Crop raster in memory with python GDAL bindings
With GDAL 2.2.0+ use the VSIMEM filesystem (http://www.gdal.org/gdal_virtual_file_systems.html). It allows you to treat blocks of memory as a file within the virtual file system. This version uses the projWin parameter of gdal_translate to clip from a bounding box.
gdal.Translate('/vsimem/clip.tif', 'path/to/input.tif', projWin=[ulx, uly, lrx, lry])
You can then open the output using the standard approach:
ds = gdal.Open('/vsimem/clip.tif')
Note that Translate was used over Warp because Warp can get buggy when specifying a gdal dataset object as the input. Warp is also more traditionally used for clipping along vector features, Translate is simple the better option for clipping from a bounding box.

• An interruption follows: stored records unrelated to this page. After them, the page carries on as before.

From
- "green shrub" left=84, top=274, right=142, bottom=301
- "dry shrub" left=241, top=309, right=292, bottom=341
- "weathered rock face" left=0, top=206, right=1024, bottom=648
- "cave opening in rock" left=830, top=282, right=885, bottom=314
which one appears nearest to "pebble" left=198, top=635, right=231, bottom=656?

Using the VSIMEM filesystem is a simpler option than creating your own memory dataset to store the output because it is directly taking the output of Translate and writing it into memory. On the other hand, any discrepancies between your output clip and your instantiated memory dataset will result in weird interactions.

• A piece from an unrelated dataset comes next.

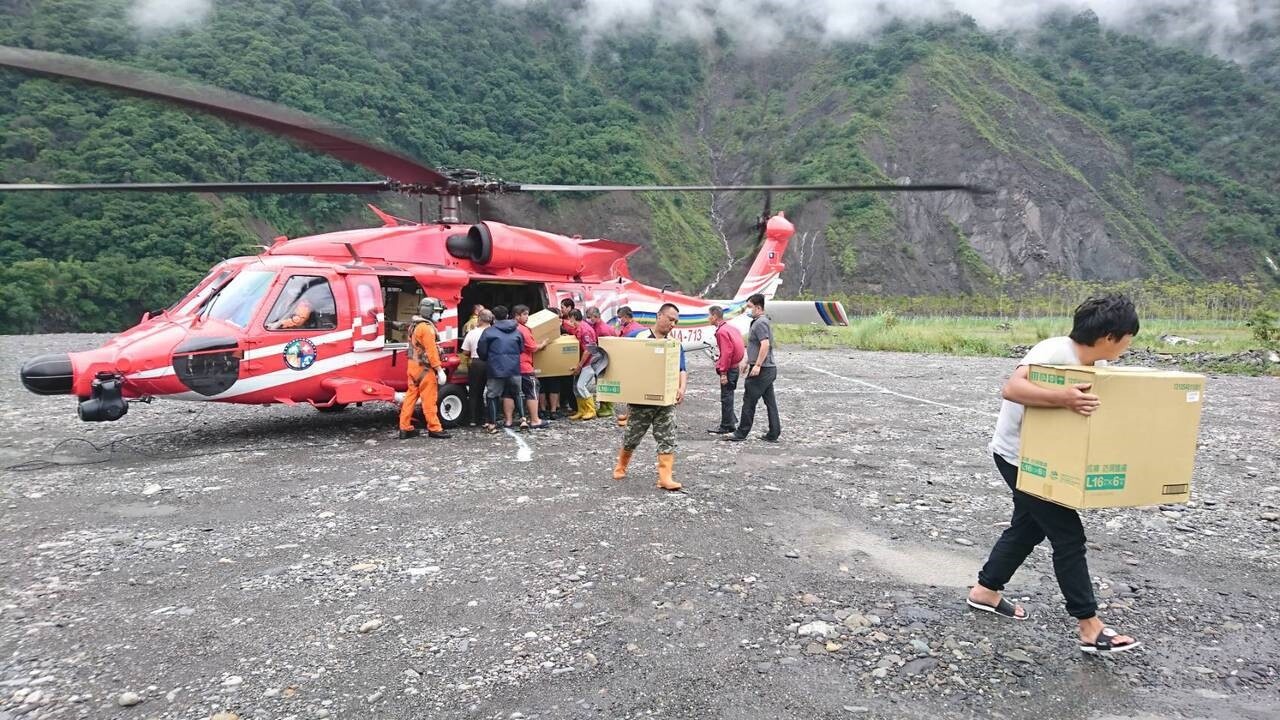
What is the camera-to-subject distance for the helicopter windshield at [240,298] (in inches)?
304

As you have not need to keep the cropped raster you do not need 'gdal.Warp' neither. You can use 'ReadAsArray' GDAL method, by taking in account point upper left and point bottom right of bounding box, for calculating indexes column, row for each point and each raster. It will extract adequate raster portion for calculations in each particular case .
In following code, I used only one raster but it's easy to generalize for a complete raster directory. It calculates mean for its computed raster portion as part of your "perform come calculations with..." requirement.
from osgeo import gdal
import numpy as np
dataset = gdal.Open("/home/zeito/pyqgis_data/aleatorio.tif")

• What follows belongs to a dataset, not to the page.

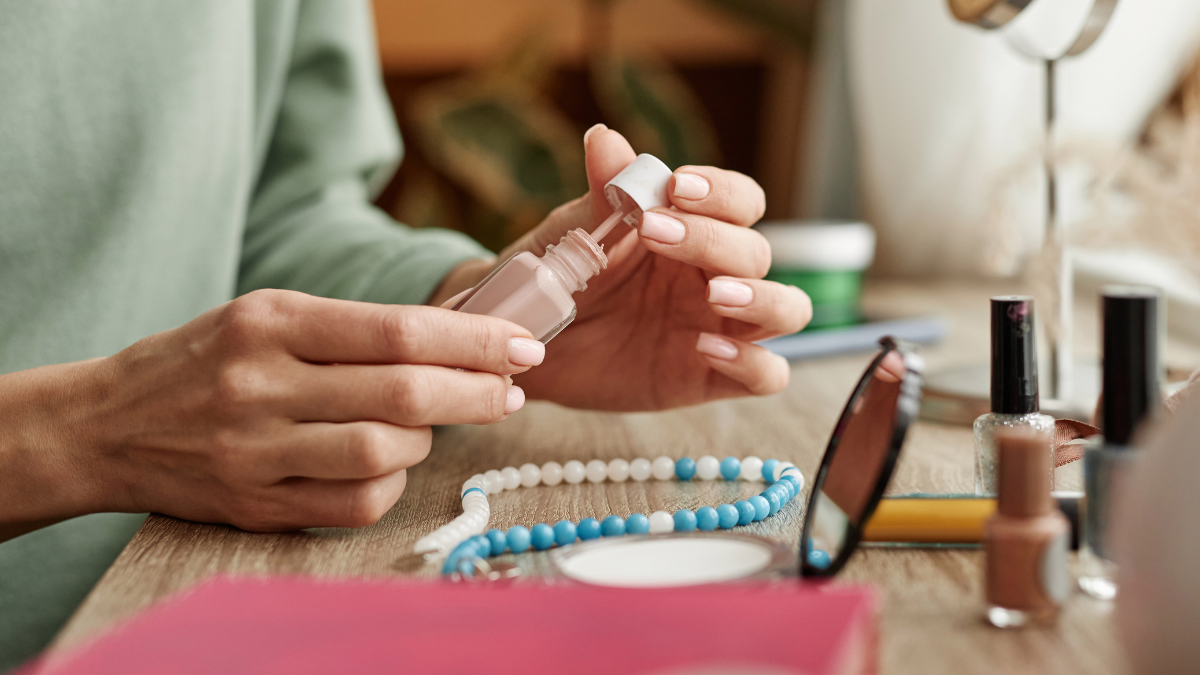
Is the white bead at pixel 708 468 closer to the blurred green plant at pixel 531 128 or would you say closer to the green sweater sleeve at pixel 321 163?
the green sweater sleeve at pixel 321 163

band = dataset.GetRasterBand(1)
geotransform = dataset.GetGeoTransform()
xinit = geotransform[0]
yinit = geotransform[3]
xsize = geotransform[1]
ysize = geotransform[5]
#p1 = point upper left of bounding box
#p2 = point bottom right of bounding box
p1 = (355374.4285, 4472950.6531) #(6, 5)
p2 = (356048.0437, 4472512.1678) #(12, 14)
row1 = int((p1[1] - yinit)/ysize)
col1 = int((p1[0] - xinit)/xsize)
row2 = int((p2[1] - yinit)/ysize)
col2 = int((p2[0] - xinit)/xsize)
data = band.ReadAsArray(col1, row1, col2 - col1 + 1, row2 - row1 + 1)
#perform come calculations with ...
mean = np.mean(data)
print mean
Situation can be observed at following image for my example:
After running it at Python Console was printed 52.8714285714 value; as it was expected.